EXERCISE AIM
Copy out the records below line for line, leaving out the pictures.

MATERIAL TO PROCESS

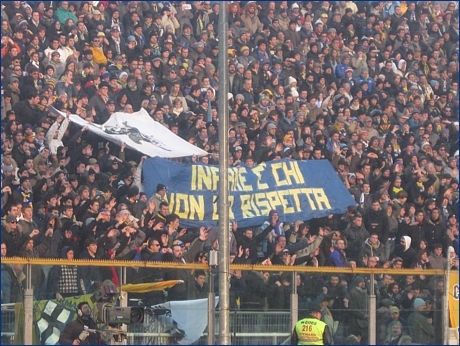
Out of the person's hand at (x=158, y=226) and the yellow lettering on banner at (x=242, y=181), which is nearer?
the person's hand at (x=158, y=226)

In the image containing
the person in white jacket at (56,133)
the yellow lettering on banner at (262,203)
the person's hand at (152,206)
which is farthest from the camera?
the yellow lettering on banner at (262,203)

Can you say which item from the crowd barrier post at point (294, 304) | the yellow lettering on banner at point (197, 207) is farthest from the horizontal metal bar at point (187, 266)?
the yellow lettering on banner at point (197, 207)

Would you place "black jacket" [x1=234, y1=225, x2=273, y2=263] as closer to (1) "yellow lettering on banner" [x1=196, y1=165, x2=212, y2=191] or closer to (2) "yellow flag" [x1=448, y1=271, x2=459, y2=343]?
(1) "yellow lettering on banner" [x1=196, y1=165, x2=212, y2=191]

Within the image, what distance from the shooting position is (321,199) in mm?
14422

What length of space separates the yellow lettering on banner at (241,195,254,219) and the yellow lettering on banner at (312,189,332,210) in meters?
1.15

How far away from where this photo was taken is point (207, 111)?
14.7m

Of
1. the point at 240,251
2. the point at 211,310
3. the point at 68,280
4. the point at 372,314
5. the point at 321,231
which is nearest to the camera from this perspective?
the point at 68,280

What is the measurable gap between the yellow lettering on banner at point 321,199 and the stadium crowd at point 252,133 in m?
0.43

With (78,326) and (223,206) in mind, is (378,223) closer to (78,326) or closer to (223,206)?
(223,206)

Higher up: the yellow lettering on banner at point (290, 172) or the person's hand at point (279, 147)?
the person's hand at point (279, 147)

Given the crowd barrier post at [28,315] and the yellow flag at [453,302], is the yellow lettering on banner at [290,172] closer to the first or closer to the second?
the yellow flag at [453,302]

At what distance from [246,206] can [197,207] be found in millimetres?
708

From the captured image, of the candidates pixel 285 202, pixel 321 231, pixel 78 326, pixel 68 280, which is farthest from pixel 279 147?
pixel 78 326

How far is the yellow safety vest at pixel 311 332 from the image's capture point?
8.66m
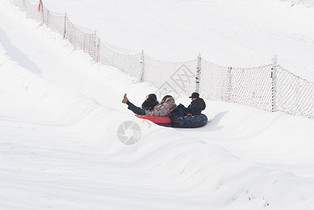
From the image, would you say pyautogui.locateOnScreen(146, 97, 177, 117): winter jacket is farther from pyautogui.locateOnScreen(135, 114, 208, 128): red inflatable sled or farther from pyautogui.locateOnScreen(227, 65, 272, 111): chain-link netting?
pyautogui.locateOnScreen(227, 65, 272, 111): chain-link netting

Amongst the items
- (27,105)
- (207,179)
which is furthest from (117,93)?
(207,179)

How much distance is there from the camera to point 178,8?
35.5 m

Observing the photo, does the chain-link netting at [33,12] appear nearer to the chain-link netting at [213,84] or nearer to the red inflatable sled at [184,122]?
the chain-link netting at [213,84]

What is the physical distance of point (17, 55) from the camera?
20141mm

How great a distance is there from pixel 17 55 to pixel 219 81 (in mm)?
10129

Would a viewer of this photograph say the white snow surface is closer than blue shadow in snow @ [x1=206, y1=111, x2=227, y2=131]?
Yes

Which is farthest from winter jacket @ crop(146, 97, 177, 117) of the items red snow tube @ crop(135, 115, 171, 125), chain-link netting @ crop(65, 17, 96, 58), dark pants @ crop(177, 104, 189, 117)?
chain-link netting @ crop(65, 17, 96, 58)

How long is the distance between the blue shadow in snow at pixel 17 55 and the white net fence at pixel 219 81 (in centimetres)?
276

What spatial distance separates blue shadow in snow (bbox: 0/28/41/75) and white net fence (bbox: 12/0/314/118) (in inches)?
109

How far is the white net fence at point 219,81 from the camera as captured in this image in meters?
12.2

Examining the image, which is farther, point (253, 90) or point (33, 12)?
point (33, 12)

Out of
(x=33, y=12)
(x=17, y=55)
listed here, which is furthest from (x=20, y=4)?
(x=17, y=55)

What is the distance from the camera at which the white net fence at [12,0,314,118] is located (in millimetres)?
12180

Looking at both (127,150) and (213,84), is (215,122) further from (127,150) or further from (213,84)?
(213,84)
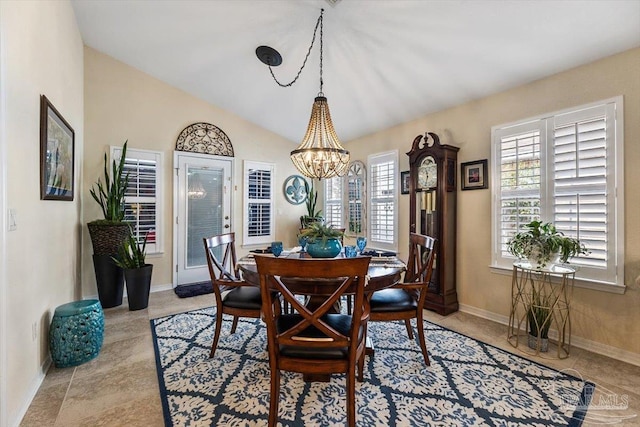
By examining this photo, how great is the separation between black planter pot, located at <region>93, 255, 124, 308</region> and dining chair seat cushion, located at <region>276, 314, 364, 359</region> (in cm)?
284

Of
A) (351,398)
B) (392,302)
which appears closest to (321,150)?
(392,302)

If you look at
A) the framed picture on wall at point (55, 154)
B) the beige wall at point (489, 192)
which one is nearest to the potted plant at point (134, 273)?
the framed picture on wall at point (55, 154)

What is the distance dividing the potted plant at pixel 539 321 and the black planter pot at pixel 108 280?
4504 mm

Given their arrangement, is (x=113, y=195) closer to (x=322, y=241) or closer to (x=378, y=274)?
(x=322, y=241)

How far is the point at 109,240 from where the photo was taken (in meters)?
3.48

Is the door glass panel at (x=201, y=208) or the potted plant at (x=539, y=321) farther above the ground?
the door glass panel at (x=201, y=208)

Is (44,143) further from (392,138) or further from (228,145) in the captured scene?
(392,138)

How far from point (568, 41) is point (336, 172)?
85.8 inches

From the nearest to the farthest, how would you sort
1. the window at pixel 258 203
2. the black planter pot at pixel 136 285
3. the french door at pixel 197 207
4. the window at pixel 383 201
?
1. the black planter pot at pixel 136 285
2. the window at pixel 383 201
3. the french door at pixel 197 207
4. the window at pixel 258 203

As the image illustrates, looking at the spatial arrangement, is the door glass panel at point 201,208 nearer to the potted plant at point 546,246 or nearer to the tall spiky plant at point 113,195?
the tall spiky plant at point 113,195

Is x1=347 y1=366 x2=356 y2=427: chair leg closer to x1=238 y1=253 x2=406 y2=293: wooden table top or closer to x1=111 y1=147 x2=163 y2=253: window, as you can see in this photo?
x1=238 y1=253 x2=406 y2=293: wooden table top

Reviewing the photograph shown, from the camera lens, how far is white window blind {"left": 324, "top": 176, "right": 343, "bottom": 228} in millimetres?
5450

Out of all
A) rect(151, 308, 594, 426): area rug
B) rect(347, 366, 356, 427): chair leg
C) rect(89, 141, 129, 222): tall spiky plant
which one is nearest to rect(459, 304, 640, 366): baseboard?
rect(151, 308, 594, 426): area rug

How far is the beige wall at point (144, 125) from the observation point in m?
3.79
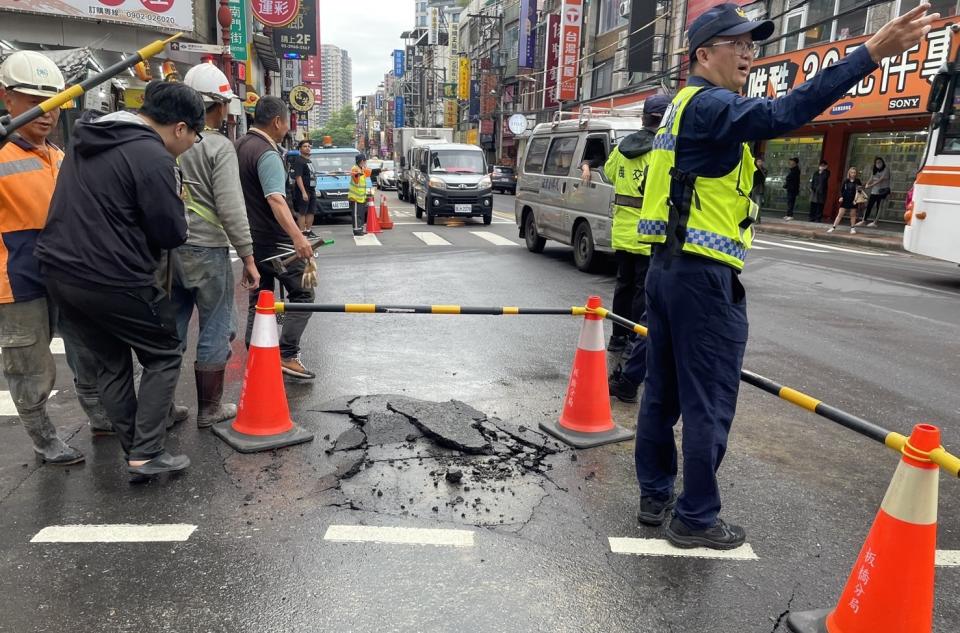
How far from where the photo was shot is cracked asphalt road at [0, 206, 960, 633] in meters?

RESULT
Out of the person's hand at (x=158, y=226) and the yellow lettering on banner at (x=242, y=181), which is nearer?
the person's hand at (x=158, y=226)

In the image containing
the person in white jacket at (56,133)
the yellow lettering on banner at (262,203)
the person's hand at (152,206)
which is farthest from the camera?
the yellow lettering on banner at (262,203)

Can you say which item from the crowd barrier post at point (294, 304) | the yellow lettering on banner at point (197, 207) is farthest from the horizontal metal bar at point (187, 266)?
the yellow lettering on banner at point (197, 207)

Would you place "black jacket" [x1=234, y1=225, x2=273, y2=263] as closer to (1) "yellow lettering on banner" [x1=196, y1=165, x2=212, y2=191] or closer to (2) "yellow flag" [x1=448, y1=271, x2=459, y2=343]?
(1) "yellow lettering on banner" [x1=196, y1=165, x2=212, y2=191]

Within the image, what distance from the shooting position is (321,199) in mm?
14422

What length of space separates the yellow lettering on banner at (241,195,254,219) and the yellow lettering on banner at (312,189,332,210) in meters?
1.15

How far away from where this photo was taken is point (207, 111)?
14.7m

Of
1. the point at 240,251
2. the point at 211,310
3. the point at 68,280
4. the point at 372,314
5. the point at 321,231
which is nearest to the camera from this perspective?
the point at 68,280

What is the measurable gap between the yellow lettering on banner at point 321,199 and the stadium crowd at point 252,133 in m?
0.43

With (78,326) and (223,206) in mind, is (378,223) closer to (78,326) or closer to (223,206)?
(223,206)

Higher up: the yellow lettering on banner at point (290, 172) or the person's hand at point (279, 147)?
the person's hand at point (279, 147)

Given the crowd barrier post at [28,315] and the yellow flag at [453,302], is the yellow lettering on banner at [290,172] closer to the first or closer to the second?
the yellow flag at [453,302]

At what distance from [246,206] can [197,207] be found in millimetres?
708

From the captured image, of the candidates pixel 285 202, pixel 321 231, pixel 78 326, pixel 68 280, which is farthest from pixel 279 147?
pixel 78 326

How far is the yellow safety vest at pixel 311 332 from the image's capture point?
8.66m
From the image, would you say pyautogui.locateOnScreen(146, 97, 177, 117): winter jacket is farther from pyautogui.locateOnScreen(135, 114, 208, 128): red inflatable sled or farther from pyautogui.locateOnScreen(227, 65, 272, 111): chain-link netting?
pyautogui.locateOnScreen(227, 65, 272, 111): chain-link netting

Amongst the items
- (27,105)
- (207,179)
which is furthest from (117,93)?
(207,179)

How much distance is there from the camera to point 178,8?
35.5 m

Observing the photo, does the chain-link netting at [33,12] appear nearer to the chain-link netting at [213,84] or nearer to the red inflatable sled at [184,122]?
the chain-link netting at [213,84]

What is the physical distance of point (17, 55) from the camera?
20141mm

How great a distance is there from pixel 17 55 to pixel 219 81 (in mm)?
10129

Would a viewer of this photograph say the white snow surface is closer than blue shadow in snow @ [x1=206, y1=111, x2=227, y2=131]?
Yes

Which is farthest from winter jacket @ crop(146, 97, 177, 117) of the items red snow tube @ crop(135, 115, 171, 125), chain-link netting @ crop(65, 17, 96, 58), dark pants @ crop(177, 104, 189, 117)?
chain-link netting @ crop(65, 17, 96, 58)

How long is the distance between the blue shadow in snow at pixel 17 55 and the white net fence at pixel 219 81 (in centimetres)?
276

What spatial distance separates blue shadow in snow (bbox: 0/28/41/75) and white net fence (bbox: 12/0/314/118) (in inches)?
109

How far is the white net fence at point 219,81 from the camera as captured in this image in meters?
12.2

Examining the image, which is farther, point (253, 90) or point (33, 12)?
point (33, 12)

Out of
(x=33, y=12)
(x=17, y=55)
listed here, which is furthest from (x=20, y=4)?
(x=17, y=55)

What is the distance from the camera at which the white net fence at [12,0,314,118] is located (in millimetres)?
12180

Looking at both (127,150) and (213,84), is (215,122) further from (127,150) or further from (213,84)?
(213,84)
By examining this photo, how great is the separation between black planter pot, located at <region>93, 255, 124, 308</region> and dining chair seat cushion, located at <region>276, 314, 364, 359</region> (in cm)?
284

Of
A) (351,398)
B) (392,302)
which appears closest to (321,150)?
(392,302)

If you look at
A) the framed picture on wall at point (55, 154)
B) the beige wall at point (489, 192)
which one is nearest to the potted plant at point (134, 273)?
the framed picture on wall at point (55, 154)

What is the distance dividing the potted plant at pixel 539 321 and the black planter pot at pixel 108 280?
4504 mm

Given their arrangement, is (x=113, y=195) closer to (x=322, y=241) or closer to (x=378, y=274)?
(x=322, y=241)

How far is the point at 109,240 from where the photo was taken (in meters)?
3.48

Is the door glass panel at (x=201, y=208) or the potted plant at (x=539, y=321) farther above the ground?
the door glass panel at (x=201, y=208)

Is (44,143) further from (392,138) or further from (228,145) in the captured scene?
(392,138)

How far from point (568, 41) is point (336, 172)?
85.8 inches

From the nearest to the farthest, how would you sort
1. the window at pixel 258 203
2. the black planter pot at pixel 136 285
3. the french door at pixel 197 207
4. the window at pixel 383 201
?
1. the black planter pot at pixel 136 285
2. the window at pixel 383 201
3. the french door at pixel 197 207
4. the window at pixel 258 203

As the image illustrates, looking at the spatial arrangement, is the door glass panel at point 201,208 nearer to the potted plant at point 546,246 or nearer to the tall spiky plant at point 113,195?
the tall spiky plant at point 113,195

Is x1=347 y1=366 x2=356 y2=427: chair leg closer to x1=238 y1=253 x2=406 y2=293: wooden table top or closer to x1=111 y1=147 x2=163 y2=253: window, as you can see in this photo?
x1=238 y1=253 x2=406 y2=293: wooden table top

Reviewing the photograph shown, from the camera lens, how far is white window blind {"left": 324, "top": 176, "right": 343, "bottom": 228} in millimetres?
5450

Out of all
A) rect(151, 308, 594, 426): area rug
B) rect(347, 366, 356, 427): chair leg
C) rect(89, 141, 129, 222): tall spiky plant
which one is nearest to rect(459, 304, 640, 366): baseboard?
rect(151, 308, 594, 426): area rug

How far is the beige wall at point (144, 125) from the observation point in m?
3.79
How far from where the photo was shot is cracked asphalt road at [0, 206, 960, 633] in meters?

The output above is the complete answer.